Figure 3. COQ8A Interacts with Complex Q but Lacks Protein Kinase Activity in trans.
(A) Immunoblot (IB) analysis of interactions between COQ8A-FLAG and COQ5-HA, COQ3-HA, or COQ9-HA transfected into COS cells and immunoprecipitated (IP’d) using anti-FLAG beads.
(B) Heatmap showing the top 25 endogenous proteins most enriched by COQ8A-FLAG IP’d from HEK293 cells compared to various control IPs (mean, n = 4).
(C) Relative abundances of endogenous proteins co-purifying with COQ8A-FLAG compared to MLS-GFP-FLAG (mean, n = 4) IP’d from HEK293 cells as assessed by LC-MS/MS.
(D) Cartoon of COQ8 active site residues (based on PDB 4PED).
(E) Relative abundances of endogenous COQ proteins co-purifying with COQ8A-FLAG (log2(mutant/WT)) IP’d from HEK293 cells as assessed by LC-MS/MS.
(F) SDS-PAGE analysis of in vitro Mg[γ-32P]ATP autophosphorylation reactions with Coq8NΔ41 variants or PKA. BSA, bovine serum albumin (reaction buffer component).
(G) Divalent cation dependence of Coq8NΔ41 autophosphorylation.
(H) Time course of Coq8NΔ41 autophosphorylation.
(I) Coq8NΔ41 autophosphorylation sites identified by LC-MS/MS mapped onto a homology model of Coq8p (based on COQ8A structure, PDB 4PED).
(J) SDS-PAGE analysis of in vitro Mg[γ-32P]ATP autophosphorylation reactions with combinations of Coq8NΔ41 variants. MBP, maltose binding protein tag.
(K) SDS-PAGE analysis of in vitro Mg[γ-32P]ATP kinase reactions with PKA or Coq8NΔ41 and potential substrate proteins.
See also Figure S3.
COQ8A Lacks Protein Kinase Activity in trans
The observed COQ8A protein interactions could fit with the prevailing model that COQ8A is a protein kinase that phosphorylates COQ proteins. To test the protein kinase hypothesis, we examined Coq8a−/− mouse phosphoproteome changes. We quantified >7,500 cerebellar phosphopeptides and >6,000 skeletal muscle phosphopeptides, but we did not detect phosphopeptides from COQ3, COQ5, or COQ7 (Figure S2I and Table S5), the hypothesized COQ8A substrates (Xie et al., 2011), despite detecting representative peptides for each protein (Figure 2C). In skeletal muscle, COQ9 pS81 and pY88 were observed, but were not significantly altered when normalized to protein abundance changes. Similarly, COQ9 pS81 was moderately decreased in Coq8a−/− cerebellums (Coq8a−/−/WT = 0.6), likely due to the observed decrease in COQ9 abundance (Figure 2C). Likewise, in yeast, we quantified >6,000 phosphopeptides across the diauxic shift (Figures S2J and S2K and Table S6), but no phosphopeptides from Coq proteins were observed, despite detecting peptides from Coq3p–Coq9p (Figure 2F). These results suggest that complex Q proteins are not abundantly phosphorylated in vivo and led us to test the protein kinase hypothesis directly in vitro.

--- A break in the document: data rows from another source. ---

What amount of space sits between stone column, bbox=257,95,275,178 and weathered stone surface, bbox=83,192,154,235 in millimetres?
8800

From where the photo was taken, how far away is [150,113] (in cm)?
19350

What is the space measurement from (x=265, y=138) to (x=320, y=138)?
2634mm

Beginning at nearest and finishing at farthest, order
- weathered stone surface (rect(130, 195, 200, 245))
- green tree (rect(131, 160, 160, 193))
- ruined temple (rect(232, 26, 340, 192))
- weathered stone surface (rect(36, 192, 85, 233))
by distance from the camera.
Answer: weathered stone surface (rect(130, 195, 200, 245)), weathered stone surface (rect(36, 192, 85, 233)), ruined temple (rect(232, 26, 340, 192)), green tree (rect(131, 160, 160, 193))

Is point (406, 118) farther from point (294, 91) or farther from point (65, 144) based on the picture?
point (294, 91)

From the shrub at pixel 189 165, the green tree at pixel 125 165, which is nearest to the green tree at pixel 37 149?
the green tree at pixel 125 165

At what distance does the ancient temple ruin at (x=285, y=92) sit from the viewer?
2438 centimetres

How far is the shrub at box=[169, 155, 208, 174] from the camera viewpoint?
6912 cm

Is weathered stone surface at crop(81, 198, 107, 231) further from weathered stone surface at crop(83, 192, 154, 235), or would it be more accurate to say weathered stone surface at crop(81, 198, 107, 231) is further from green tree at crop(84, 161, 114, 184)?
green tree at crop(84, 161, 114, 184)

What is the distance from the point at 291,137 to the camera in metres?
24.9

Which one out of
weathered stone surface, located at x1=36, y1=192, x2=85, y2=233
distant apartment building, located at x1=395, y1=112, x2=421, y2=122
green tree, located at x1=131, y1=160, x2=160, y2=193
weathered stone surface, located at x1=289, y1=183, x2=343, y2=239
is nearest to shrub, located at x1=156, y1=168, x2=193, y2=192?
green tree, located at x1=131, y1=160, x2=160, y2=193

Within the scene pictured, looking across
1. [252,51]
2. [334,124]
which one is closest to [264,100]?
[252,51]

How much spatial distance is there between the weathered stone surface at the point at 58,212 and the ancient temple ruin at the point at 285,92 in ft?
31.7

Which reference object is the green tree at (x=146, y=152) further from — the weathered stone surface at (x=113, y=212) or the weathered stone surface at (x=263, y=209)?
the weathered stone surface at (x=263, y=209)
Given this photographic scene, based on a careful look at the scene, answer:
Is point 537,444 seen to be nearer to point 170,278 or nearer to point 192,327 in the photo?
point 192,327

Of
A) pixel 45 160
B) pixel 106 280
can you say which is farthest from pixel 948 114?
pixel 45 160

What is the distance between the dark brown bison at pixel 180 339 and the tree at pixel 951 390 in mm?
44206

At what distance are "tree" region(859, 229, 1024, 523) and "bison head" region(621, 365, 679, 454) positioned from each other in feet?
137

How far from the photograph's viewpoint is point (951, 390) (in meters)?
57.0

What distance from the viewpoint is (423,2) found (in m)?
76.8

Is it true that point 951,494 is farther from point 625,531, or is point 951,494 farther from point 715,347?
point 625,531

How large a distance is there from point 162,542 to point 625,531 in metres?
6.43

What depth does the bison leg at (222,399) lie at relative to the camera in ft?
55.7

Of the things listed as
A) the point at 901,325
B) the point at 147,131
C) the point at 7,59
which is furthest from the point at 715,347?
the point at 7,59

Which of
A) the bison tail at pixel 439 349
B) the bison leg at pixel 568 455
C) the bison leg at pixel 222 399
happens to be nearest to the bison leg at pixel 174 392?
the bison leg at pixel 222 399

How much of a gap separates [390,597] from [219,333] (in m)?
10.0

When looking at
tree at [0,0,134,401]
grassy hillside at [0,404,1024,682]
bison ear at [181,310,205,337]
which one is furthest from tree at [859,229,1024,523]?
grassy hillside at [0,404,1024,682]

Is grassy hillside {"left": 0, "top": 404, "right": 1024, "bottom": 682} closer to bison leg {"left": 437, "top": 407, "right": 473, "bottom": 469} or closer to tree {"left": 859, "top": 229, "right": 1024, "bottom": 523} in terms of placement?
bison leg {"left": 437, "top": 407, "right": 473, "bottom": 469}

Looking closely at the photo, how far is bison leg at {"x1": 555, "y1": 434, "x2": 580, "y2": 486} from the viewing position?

Mutants of a truncated COQ8A construct (COQ8ANΔ250) can autophosphorylate in vitro (Stefely et al., 2015), suggesting that COQ8A might act as a protein kinase in vivo. Here, we purified the full mitochondrial form of Coq8p (Coq8NΔ41), which maintains its mature N-terminus (Figure S3B) and thus eliminates caveats of the COQ8A truncation. Like COQ8ANΔ250 (Stefely et al., 2015), Coq8NΔ41 preferentially binds adenine nucleotides, with selectivity for ADP over ATP that can be reversed by an A-rich loop A-to-G mutation (Figures S3C and S3D). Mutating the A-rich loop or the invariant KxGQ motif enhances Coq8NΔ41 autophosphorylation activity, which is dependent on active site residue D365, Mg2+, and time (Figures 3F–3H, S3E, and S3F). Thus, the basic biochemical properties of COQ8A and Coq8p are conserved.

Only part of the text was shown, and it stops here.